Она только слабо отмахнулась.
- Ты не перебивай, и так каждое слово как клещами из себя тяну. Даже говорить - сил воли нет. - Он погладил мать по руке и грустно вышел из комнаты.
- Мария, может, что наши говорили? - Тётя Надя задала вопрос как о чем-то обыденном, ни капли не сомневаясь в достоверности событий.
- Лёнка, (родом моя мама и её родня из Рязани, так в деревне за кудрявые льняные волосы звали голубоглазую девчонку, так всю оставшуюся жизнь звали её близкие родственники), сидела как раз на этом стуле что ты, Надя, сидишь, Илюшка стоял у моей кровати. А Устишка так и осталась у балконной двери. Пришли-то они тем же путем, что и в тот раз.- Тётя Маша немного передохнула. - Говорят, на восходе солнца меня заберут.
- А что-нибудь ещё говорили? - Опять повторила вопрос тётя Надя.
- Да ничего особого. Так, вроде как меня успокаивали, чтоб не боялась. Да ить говорят они мало, всё больше молчат.
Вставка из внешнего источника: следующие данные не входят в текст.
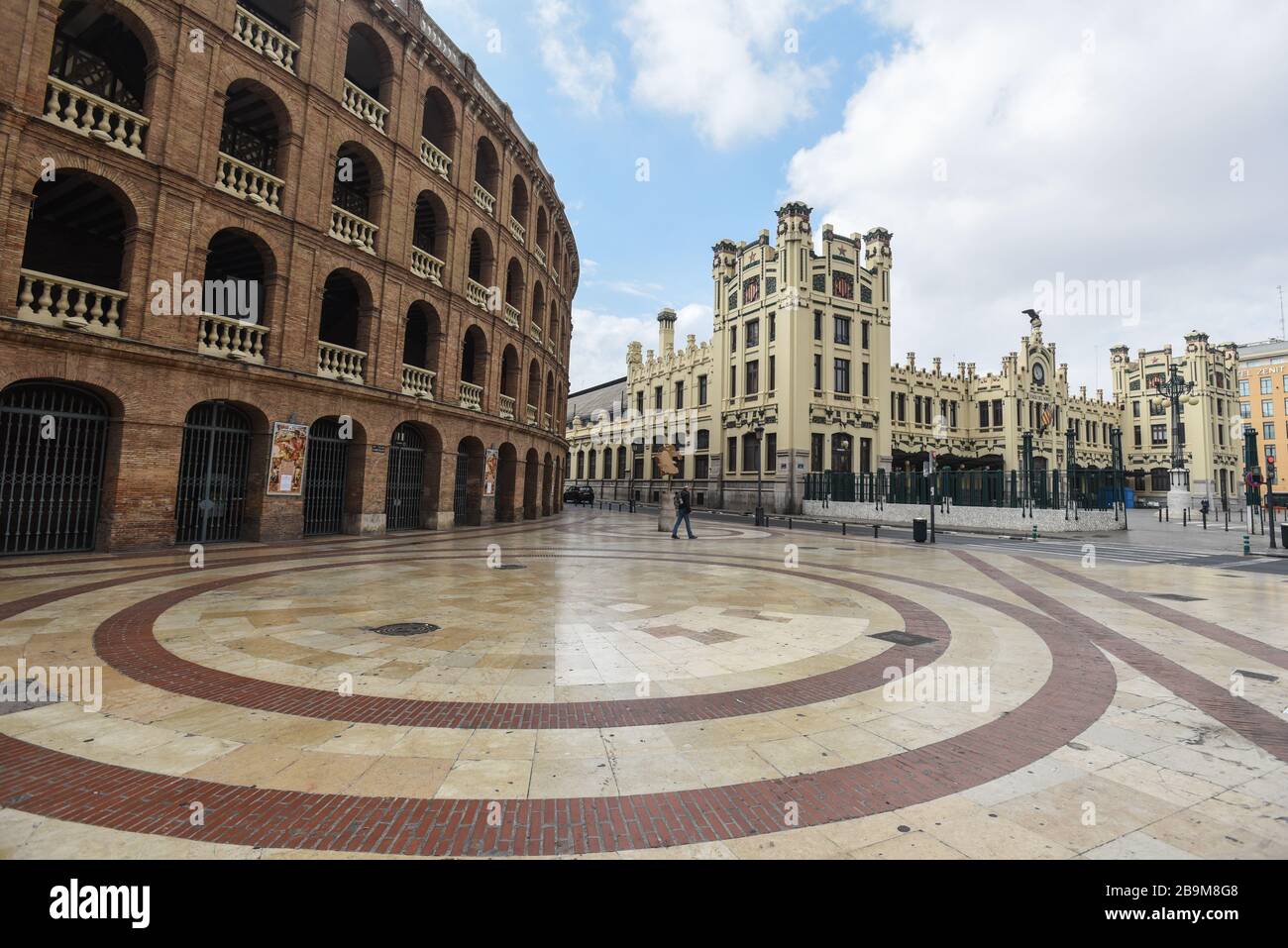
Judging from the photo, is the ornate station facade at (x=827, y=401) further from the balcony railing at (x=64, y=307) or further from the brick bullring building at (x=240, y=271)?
the balcony railing at (x=64, y=307)

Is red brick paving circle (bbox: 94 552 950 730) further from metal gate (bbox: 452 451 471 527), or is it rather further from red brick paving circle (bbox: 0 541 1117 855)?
metal gate (bbox: 452 451 471 527)

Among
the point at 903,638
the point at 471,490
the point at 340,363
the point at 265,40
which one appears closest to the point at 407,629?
the point at 903,638

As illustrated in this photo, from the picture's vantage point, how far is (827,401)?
128ft

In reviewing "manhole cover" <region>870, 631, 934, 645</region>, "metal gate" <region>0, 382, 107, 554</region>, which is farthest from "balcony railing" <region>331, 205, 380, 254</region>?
"manhole cover" <region>870, 631, 934, 645</region>

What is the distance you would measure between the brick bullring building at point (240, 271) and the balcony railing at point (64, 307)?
0.21 feet

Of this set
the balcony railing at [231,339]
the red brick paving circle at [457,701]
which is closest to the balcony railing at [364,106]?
the balcony railing at [231,339]

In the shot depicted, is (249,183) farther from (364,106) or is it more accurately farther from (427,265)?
(427,265)

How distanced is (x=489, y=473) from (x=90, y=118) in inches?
553

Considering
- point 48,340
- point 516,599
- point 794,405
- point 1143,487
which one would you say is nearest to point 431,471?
point 48,340

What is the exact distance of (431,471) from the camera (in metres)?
19.7

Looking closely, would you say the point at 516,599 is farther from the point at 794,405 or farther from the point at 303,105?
the point at 794,405

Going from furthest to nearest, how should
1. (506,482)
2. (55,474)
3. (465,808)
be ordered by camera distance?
(506,482) → (55,474) → (465,808)

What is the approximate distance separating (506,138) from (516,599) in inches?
848

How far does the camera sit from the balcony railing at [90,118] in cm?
1127
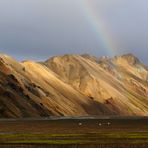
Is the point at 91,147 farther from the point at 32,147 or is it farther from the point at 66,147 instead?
the point at 32,147

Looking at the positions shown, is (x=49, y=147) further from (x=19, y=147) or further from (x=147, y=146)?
(x=147, y=146)

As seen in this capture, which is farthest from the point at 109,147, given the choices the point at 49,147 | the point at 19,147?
the point at 19,147

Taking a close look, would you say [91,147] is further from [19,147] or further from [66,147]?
[19,147]

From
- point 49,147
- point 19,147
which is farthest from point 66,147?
point 19,147

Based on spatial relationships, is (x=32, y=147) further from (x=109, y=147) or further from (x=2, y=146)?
(x=109, y=147)

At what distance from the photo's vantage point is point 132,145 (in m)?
55.2

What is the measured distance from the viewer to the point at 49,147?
54.8 metres

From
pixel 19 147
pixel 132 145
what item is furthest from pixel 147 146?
pixel 19 147

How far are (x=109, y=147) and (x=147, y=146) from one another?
13.5ft

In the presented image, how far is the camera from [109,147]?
174 feet

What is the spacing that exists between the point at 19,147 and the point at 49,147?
3.54 meters

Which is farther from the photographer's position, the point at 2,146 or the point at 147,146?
the point at 2,146

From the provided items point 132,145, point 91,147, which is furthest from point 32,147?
point 132,145

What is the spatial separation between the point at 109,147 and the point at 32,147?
29.3 ft
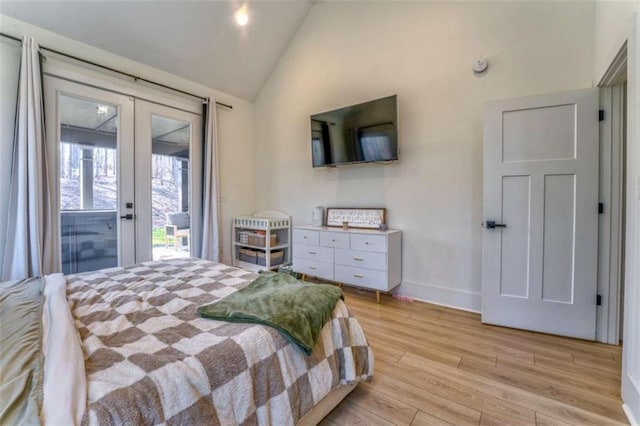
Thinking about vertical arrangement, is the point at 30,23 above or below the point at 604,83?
above

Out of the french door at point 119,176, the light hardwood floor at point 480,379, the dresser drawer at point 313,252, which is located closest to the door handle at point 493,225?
the light hardwood floor at point 480,379

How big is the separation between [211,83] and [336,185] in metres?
2.26

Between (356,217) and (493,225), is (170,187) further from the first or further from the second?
(493,225)

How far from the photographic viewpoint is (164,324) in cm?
123

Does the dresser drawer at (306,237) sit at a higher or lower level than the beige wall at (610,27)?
lower

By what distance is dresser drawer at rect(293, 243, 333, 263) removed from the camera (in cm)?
337

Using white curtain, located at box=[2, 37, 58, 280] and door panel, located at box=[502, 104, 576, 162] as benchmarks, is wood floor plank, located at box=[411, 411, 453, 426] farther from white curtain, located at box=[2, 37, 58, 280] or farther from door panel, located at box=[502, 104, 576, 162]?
white curtain, located at box=[2, 37, 58, 280]

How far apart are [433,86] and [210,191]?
3.02 m

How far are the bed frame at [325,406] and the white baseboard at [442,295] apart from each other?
178cm

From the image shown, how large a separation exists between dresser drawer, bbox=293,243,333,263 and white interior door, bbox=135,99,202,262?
141 cm

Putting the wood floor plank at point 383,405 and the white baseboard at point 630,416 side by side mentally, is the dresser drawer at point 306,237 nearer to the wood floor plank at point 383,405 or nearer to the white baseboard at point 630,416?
the wood floor plank at point 383,405

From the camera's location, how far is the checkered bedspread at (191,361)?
835 millimetres

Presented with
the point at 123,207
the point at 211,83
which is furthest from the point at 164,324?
the point at 211,83

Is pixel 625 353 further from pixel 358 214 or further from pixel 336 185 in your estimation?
pixel 336 185
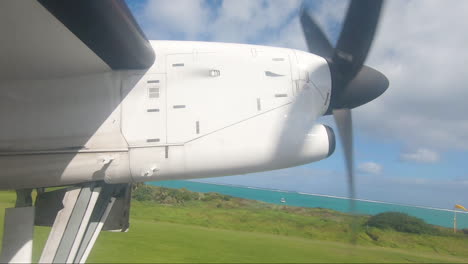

А, может, я чего не понимаю, или не расслышу, потому как меж нами вроде что невидимое, как Володькино стекло с письменного стола. Вроде и все видно, а мутность какая-то. Может, и не всё слыхала. - Голос тети Маши становился все тише. Глаза её закрылись. Лицо у тёти Нади побледнело, а баба Маша слабо кашлянула и почти шёпотом попросила: "Пошли Володьку, под боком ком поправить, а то давит".
Тётя Надя выдохнула, и мы на цыпочках вышли из комнаты.
Умерла баба Маша наследующий день на восходе солнца, как и говорила.
На похоронах тётя Надя только покачала головой, вот, мол, а ты не веришь. Это она мне. Я пожала плечами. Мало ли в жизни совпадений? Только на этом история не закончилась. Тогда мне было девятнадцать лет. Продолжение последовало через три десятилетия. Но, в тот день, я об этом знать не могла. И, эта печальная страница моей жизни закрылась, как я думала, навсегда.